Crematorium workers in the city of Wuhan claim that bodies are being sent from hospitals without being added to the official record.
China today raised the death toll to 213, but there are fears that the figures are ‘way too low’ – sparking claims of a cover-up.
William Yang, an East Asia correspondent for German news site Deutsche Welle, told The Sun there were ‘reasons to remain sceptical about what China has been sharing with the world’.
Medics wearing protective clothing carry a patient to a hospital in Wuhan, the centre of the coronavirus outbreak
‘While they have been more transparent about certain things related to the virus, they continue to be sketchy and unreliable in other aspects,’ Yang said.
Hong Kong-based news outlet Initium spoke to workers on the mainland who said bodies were being sent for cremation without being properly identified, he said.

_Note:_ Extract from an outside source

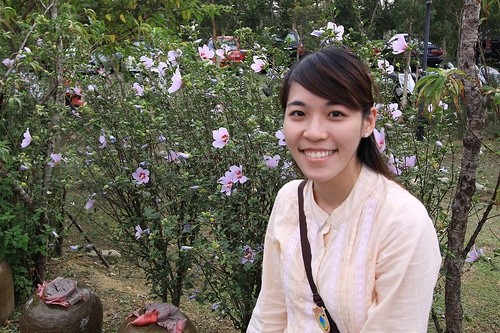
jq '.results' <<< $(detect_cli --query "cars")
[398,39,443,65]
[252,28,305,70]
[208,36,247,67]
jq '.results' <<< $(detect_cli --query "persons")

‘This means there are patients who died from the virus, but were not added to the official record,’ Yang suggested.
China has taken extreme steps to stop the spread of the virus, including a quarantine of more than 50million people in Wuhan and the surrounding Hubei province.
But the number of new deaths and cases continues to swell.
The death toll was hiked on Friday to 213 after 43 new deaths, all but one in Hubei. Most deaths have been elderly people.
China’s National Health Commission also said Friday that 1,982 new cases had been confirmed, bringing the total to 9,692.
That exceeds the 8,096 cases from SARS, a similar outbreak that spread to more than two dozen countries in 2002-03 and killed 774 people.
Another 102,000 people are under medical observation in China with possible coronavirus symptoms.
Officials in protective suits gather close to the scene where an elderly man wearing a face mask was found dead in Wuhan on Thursday
Doctors look at a CT scan of a patient at a hospital in Wuhan, which is now under quarantine
Wuhan is the centre of the outbreak of the new coronavirus, which is believed to have jumped from wild animals at a city market into humans.
China has suspended schools nationwide and extended the Lunar New Year holiday in an effort to limit people travelling.
Thousands of foreigners have been trapped in Wuhan since it was sealed off last week, and countries have been scrambling to arrange evacuation flights.
France on Friday airlifted around 200 of its citizens from the city. They will be placed under two-week quarantine back home.
A total of 18 South Korean evacuees who arrived from the Chinese city of Wuhan have been hospitalised after showing symptoms, Seoul’s health authorities said today.
Workers in China unload a shipment of protective suits from a cargo plane at Wuhan Tianhe International Airport yesterday
The US State Department yesterday raised it warning alert to the highest level, telling Americans ‘do not travel’ to China and urged those already there to leave.
The American warning goes further than the advice issued by by Britain, Germany, Japan and other countries to avoid non-essential travel.
The WHO, which was criticised for initially downplaying the virus threat, changed tack after crisis talks in Geneva and declared an emergency yesterday.
‘Our greatest concern is the potential for the virus to spread to countries with weaker health systems,’ said WHO chief Tedros Adhanom Ghebreyesus.
‘We must all act together now to limit further spread… We can only stop it together.’
Many major airlines have suspended or reduced flights to China, while Mongolia and Russia have shut their borders.
Italy and Israel on Thursday barred all flight connections with China.